2026-06-09 11 min read

How Prometheus Finds Matching Series in Milliseconds

tech prometheus

Picture the situation. You ask Prometheus for one specific label combination. Behind the scenes it is sitting on ten million active time series. The answer comes back in a few milliseconds. The interesting part is that it never looked at all ten million series to find it, and it decided which series to skip without reading them either.

That gap, between how much data exists and how little of it a query actually touches, is the whole story. I went digging through the TSDB source to understand how it pulls this off, and it turns out to be three ideas stacked on top of each other, plus a couple of details in the real code that are more clever than the textbook version. Let me build it up from the bottom, and I’ll link the actual Prometheus code as we go so none of this is hand-waving.

First, what even is a series

Let’s not assume anything. In Prometheus, a single time series is just a set of labels with an integer ID attached. The labels describe the thing, the ID is its internal name tag.

{job="api", pod="web-1"}  →  #1
{job="api", code="500"}   →  #2
{job="worker"}            →  #3
{job="api", code="500"}   →  #4

So when you run a query, the index has exactly one job: take your label conditions and hand back the set of IDs that match. Everything after that, grabbing the actual samples and doing the PromQL math, only happens once you already hold that set of IDs. The whole performance question reduces to: how do you get from labels to IDs fast?

The obvious way, and why it falls over

The first design anyone reaches for is a forward mapping: each series points to its labels. To answer {job="api"}, you walk every series and check whether it has job="api". Keep the matches, skip the rest.

This works, and it dies immediately at scale. You are checking every series on every query, so the cost grows with the total number of series, not with how many actually match. Ten million series means ten million checks to answer one small question. It’s the database equivalent of grep with no index: fine on a small file, hopeless on a huge one. This is also why relational databases build B-tree indexes instead of scanning tables, and Prometheus makes the same move, just with a structure tuned for its specific shape of data.

The inverted index

Think about the index at the back of a textbook. You don’t read all 600 pages to find where “mitochondria” appears. You flip to the back, find the word, and it lists the exact pages. Prometheus does precisely this. Instead of mapping series to labels, it maps each label="value" to the list of series that have it.

▶ Data segment:
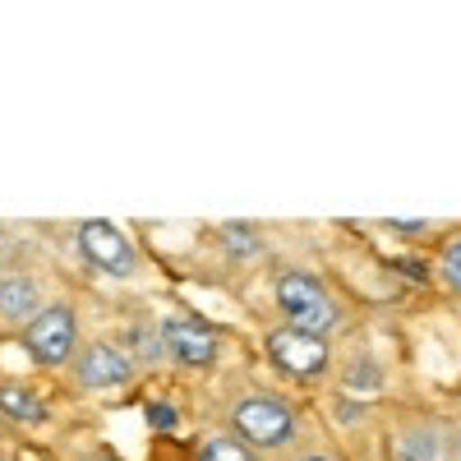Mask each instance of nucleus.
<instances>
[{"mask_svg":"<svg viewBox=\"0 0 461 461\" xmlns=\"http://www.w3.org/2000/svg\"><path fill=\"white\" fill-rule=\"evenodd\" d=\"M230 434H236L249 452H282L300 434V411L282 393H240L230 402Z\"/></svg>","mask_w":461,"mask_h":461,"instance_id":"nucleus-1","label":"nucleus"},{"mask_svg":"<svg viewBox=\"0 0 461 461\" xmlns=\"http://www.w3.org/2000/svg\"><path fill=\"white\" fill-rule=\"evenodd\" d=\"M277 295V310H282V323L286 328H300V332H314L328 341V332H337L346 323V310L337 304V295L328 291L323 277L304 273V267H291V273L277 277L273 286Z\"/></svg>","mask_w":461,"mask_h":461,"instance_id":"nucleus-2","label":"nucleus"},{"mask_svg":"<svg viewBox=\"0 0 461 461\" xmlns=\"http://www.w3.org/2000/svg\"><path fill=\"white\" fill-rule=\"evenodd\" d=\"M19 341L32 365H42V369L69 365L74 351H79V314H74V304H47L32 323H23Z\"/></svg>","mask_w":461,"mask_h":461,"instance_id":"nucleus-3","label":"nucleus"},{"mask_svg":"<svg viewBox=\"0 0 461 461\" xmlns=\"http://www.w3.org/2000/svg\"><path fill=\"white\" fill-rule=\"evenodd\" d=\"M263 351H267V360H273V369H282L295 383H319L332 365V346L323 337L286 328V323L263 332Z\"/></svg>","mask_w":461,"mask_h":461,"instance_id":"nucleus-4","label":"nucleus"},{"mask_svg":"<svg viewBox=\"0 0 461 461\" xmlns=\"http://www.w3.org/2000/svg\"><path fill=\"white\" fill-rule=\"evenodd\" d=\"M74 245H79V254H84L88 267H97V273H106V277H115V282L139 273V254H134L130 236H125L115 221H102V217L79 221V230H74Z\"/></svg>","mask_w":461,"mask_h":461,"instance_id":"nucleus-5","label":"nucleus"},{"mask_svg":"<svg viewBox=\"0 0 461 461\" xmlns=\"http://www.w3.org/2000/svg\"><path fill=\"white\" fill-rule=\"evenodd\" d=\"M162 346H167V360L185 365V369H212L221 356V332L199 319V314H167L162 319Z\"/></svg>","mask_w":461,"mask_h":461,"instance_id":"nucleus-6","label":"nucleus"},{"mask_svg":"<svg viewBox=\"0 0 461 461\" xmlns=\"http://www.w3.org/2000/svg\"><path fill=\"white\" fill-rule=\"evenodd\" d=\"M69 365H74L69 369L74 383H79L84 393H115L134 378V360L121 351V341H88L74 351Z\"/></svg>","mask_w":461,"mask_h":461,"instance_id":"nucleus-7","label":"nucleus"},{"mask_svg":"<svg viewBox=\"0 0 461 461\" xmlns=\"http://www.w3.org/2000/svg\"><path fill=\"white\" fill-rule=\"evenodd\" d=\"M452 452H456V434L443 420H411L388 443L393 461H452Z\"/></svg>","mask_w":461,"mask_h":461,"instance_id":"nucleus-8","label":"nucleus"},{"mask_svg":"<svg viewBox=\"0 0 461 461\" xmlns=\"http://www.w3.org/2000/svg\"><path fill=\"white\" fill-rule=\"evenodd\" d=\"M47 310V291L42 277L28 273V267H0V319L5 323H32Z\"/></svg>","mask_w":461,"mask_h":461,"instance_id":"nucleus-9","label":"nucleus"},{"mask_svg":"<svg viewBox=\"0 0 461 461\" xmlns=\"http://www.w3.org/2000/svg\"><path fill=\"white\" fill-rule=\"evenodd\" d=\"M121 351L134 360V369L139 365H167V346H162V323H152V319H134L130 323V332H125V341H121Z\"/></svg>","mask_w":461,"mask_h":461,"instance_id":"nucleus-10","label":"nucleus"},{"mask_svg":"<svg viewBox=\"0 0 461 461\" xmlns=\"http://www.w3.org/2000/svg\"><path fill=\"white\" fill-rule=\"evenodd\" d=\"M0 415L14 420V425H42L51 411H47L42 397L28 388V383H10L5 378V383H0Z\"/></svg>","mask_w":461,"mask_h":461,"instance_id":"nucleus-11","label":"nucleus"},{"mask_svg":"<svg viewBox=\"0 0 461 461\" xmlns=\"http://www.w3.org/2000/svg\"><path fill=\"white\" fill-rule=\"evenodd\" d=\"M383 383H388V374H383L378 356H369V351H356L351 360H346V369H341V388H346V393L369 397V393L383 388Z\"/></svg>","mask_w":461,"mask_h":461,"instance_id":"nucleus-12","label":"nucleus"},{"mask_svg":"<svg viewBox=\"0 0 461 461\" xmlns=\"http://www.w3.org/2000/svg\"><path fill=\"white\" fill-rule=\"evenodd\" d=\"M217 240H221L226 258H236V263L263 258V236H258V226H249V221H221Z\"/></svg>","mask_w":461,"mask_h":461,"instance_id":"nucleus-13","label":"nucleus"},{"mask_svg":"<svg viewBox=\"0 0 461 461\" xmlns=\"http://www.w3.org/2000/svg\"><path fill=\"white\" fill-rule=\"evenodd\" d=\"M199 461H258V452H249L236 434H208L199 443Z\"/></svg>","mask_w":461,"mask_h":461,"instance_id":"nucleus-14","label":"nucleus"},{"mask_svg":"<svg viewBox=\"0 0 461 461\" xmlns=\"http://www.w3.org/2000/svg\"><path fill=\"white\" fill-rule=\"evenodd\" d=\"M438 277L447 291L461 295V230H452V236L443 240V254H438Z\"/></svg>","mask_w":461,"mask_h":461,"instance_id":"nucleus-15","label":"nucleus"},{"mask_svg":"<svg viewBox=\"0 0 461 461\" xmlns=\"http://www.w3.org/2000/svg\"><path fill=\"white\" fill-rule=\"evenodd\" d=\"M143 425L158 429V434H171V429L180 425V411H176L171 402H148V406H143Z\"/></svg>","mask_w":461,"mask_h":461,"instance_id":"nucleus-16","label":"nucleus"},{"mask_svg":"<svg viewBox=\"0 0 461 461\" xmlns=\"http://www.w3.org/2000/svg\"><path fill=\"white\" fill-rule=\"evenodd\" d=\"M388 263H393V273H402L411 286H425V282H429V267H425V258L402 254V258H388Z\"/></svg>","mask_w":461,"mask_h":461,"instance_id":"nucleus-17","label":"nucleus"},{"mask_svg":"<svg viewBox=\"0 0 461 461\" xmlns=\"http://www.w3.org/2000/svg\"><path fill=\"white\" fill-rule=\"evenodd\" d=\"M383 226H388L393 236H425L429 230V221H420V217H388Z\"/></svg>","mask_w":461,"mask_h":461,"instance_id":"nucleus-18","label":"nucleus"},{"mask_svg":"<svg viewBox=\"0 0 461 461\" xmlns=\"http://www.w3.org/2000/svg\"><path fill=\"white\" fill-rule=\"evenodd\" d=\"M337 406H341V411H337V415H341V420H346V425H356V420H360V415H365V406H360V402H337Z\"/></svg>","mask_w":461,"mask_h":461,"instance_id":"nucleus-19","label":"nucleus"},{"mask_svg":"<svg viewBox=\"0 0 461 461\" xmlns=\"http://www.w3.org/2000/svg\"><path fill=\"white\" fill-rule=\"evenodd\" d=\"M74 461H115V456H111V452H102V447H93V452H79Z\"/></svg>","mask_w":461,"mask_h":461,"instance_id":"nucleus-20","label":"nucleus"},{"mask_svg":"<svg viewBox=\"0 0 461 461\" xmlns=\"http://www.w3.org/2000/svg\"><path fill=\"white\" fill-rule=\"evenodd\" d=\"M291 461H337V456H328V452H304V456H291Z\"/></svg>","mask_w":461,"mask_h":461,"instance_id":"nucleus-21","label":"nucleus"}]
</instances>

▶ What is being asked: Print the Prometheus article's passage from "2026-06-09 11 min" to "this is hand-waving." word for word.

▶ Complete answer:
2026-06-09 11 min read

How Prometheus Finds Matching Series in Milliseconds

tech prometheus

Picture the situation. You ask Prometheus for one specific label combination. Behind the scenes it is sitting on ten million active time series. The answer comes back in a few milliseconds. The interesting part is that it never looked at all ten million series to find it, and it decided which series to skip without reading them either.

That gap, between how much data exists and how little of it a query actually touches, is the whole story. I went digging through the TSDB source to understand how it pulls this off, and it turns out to be three ideas stacked on top of each other, plus a couple of details in the real code that are more clever than the textbook version. Let me build it up from the bottom, and I’ll link the actual Prometheus code as we go so none of this is hand-waving.